Character for character, give back every line below.

::: Listed records :::

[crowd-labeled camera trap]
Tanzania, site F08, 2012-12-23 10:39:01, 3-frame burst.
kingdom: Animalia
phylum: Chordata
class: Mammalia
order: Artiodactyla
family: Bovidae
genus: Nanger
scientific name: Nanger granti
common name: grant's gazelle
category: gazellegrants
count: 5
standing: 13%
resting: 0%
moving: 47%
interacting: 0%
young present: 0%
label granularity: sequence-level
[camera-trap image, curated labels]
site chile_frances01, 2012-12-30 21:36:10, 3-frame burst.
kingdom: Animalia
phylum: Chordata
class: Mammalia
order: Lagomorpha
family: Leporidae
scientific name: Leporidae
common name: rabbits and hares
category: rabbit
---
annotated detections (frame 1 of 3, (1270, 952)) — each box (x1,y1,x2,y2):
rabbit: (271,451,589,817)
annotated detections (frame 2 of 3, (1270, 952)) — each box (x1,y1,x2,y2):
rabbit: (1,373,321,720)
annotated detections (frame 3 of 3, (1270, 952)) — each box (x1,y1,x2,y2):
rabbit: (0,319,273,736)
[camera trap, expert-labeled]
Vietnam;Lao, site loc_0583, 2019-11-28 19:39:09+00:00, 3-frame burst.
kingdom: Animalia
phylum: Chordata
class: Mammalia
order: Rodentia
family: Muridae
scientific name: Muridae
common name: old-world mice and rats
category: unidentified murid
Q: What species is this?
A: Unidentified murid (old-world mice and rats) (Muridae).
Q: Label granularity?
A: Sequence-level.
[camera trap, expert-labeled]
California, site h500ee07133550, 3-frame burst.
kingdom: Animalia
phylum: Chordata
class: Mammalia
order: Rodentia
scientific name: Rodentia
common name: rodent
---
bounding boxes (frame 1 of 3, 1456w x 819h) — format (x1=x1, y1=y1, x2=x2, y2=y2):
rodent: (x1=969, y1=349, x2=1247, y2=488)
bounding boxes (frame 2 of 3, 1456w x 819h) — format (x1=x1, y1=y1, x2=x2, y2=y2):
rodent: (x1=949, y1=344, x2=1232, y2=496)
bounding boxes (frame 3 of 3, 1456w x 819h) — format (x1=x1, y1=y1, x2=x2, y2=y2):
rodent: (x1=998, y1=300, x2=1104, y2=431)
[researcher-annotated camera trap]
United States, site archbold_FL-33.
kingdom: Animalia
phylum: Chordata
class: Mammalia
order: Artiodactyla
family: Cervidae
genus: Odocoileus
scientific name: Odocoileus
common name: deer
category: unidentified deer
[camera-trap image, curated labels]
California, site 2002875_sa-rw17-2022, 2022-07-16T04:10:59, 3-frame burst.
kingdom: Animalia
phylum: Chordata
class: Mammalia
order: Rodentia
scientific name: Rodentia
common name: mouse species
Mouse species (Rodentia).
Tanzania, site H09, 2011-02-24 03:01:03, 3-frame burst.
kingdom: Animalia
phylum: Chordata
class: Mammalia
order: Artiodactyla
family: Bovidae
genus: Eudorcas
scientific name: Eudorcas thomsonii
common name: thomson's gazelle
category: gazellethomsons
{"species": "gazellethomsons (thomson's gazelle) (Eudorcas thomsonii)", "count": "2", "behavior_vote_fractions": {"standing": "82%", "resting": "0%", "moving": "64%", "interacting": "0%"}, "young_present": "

:::

Final answer:
[crowd-labeled camera trap]
Tanzania, site F08, 2012-12-23 10:39:01, 3-frame burst.
kingdom: Animalia
phylum: Chordata
class: Mammalia
order: Artiodactyla
family: Bovidae
genus: Nanger
scientific name: Nanger granti
common name: grant's gazelle
category: gazellegrants
count: 5
standing: 13%
resting: 0%
moving: 47%
interacting: 0%
young present: 0%
label granularity: sequence-level
[camera-trap image, curated labels]
site chile_frances01, 2012-12-30 21:36:10, 3-frame burst.
kingdom: Animalia
phylum: Chordata
class: Mammalia
order: Lagomorpha
family: Leporidae
scientific name: Leporidae
common name: rabbits and hares
category: rabbit
---
annotated detections (frame 1 of 3, (1270, 952)) — each box (x1,y1,x2,y2):
rabbit: (271,451,589,817)
annotated detections (frame 2 of 3, (1270, 952)) — each box (x1,y1,x2,y2):
rabbit: (1,373,321,720)
annotated detections (frame 3 of 3, (1270, 952)) — each box (x1,y1,x2,y2):
rabbit: (0,319,273,736)
[camera trap, expert-labeled]
Vietnam;Lao, site loc_0583, 2019-11-28 19:39:09+00:00, 3-frame burst.
kingdom: Animalia
phylum: Chordata
class: Mammalia
order: Rodentia
family: Muridae
scientific name: Muridae
common name: old-world mice and rats
category: unidentified murid
Q: What species is this?
A: Unidentified murid (old-world mice and rats) (Muridae).
Q: Label granularity?
A: Sequence-level.
[camera trap, expert-labeled]
California, site h500ee07133550, 3-frame burst.
kingdom: Animalia
phylum: Chordata
class: Mammalia
order: Rodentia
scientific name: Rodentia
common name: rodent
---
bounding boxes (frame 1 of 3, 1456w x 819h) — format (x1=x1, y1=y1, x2=x2, y2=y2):
rodent: (x1=969, y1=349, x2=1247, y2=488)
bounding boxes (frame 2 of 3, 1456w x 819h) — format (x1=x1, y1=y1, x2=x2, y2=y2):
rodent: (x1=949, y1=344, x2=1232, y2=496)
bounding boxes (frame 3 of 3, 1456w x 819h) — format (x1=x1, y1=y1, x2=x2, y2=y2):
rodent: (x1=998, y1=300, x2=1104, y2=431)
[researcher-annotated camera trap]
United States, site archbold_FL-33.
kingdom: Animalia
phylum: Chordata
class: Mammalia
order: Artiodactyla
family: Cervidae
genus: Odocoileus
scientific name: Odocoileus
common name: deer
category: unidentified deer
[camera-trap image, curated labels]
California, site 2002875_sa-rw17-2022, 2022-07-16T04:10:59, 3-frame burst.
kingdom: Animalia
phylum: Chordata
class: Mammalia
order: Rodentia
scientific name: Rodentia
common name: mouse species
Mouse species (Rodentia).
Tanzania, site H09, 2011-02-24 03:01:03, 3-frame burst.
kingdom: Animalia
phylum: Chordata
class: Mammalia
order: Artiodactyla
family: Bovidae
genus: Eudorcas
scientific name: Eudorcas thomsonii
common name: thomson's gazelle
category: gazellethomsons
{"species": "gazellethomsons (thomson's gazelle) (Eudorcas thomsonii)", "count": "2", "behavior_vote_fractions": {"standing": "82%", "resting": "0%", "moving": "64%", "interacting": "0%"}, "young_present": "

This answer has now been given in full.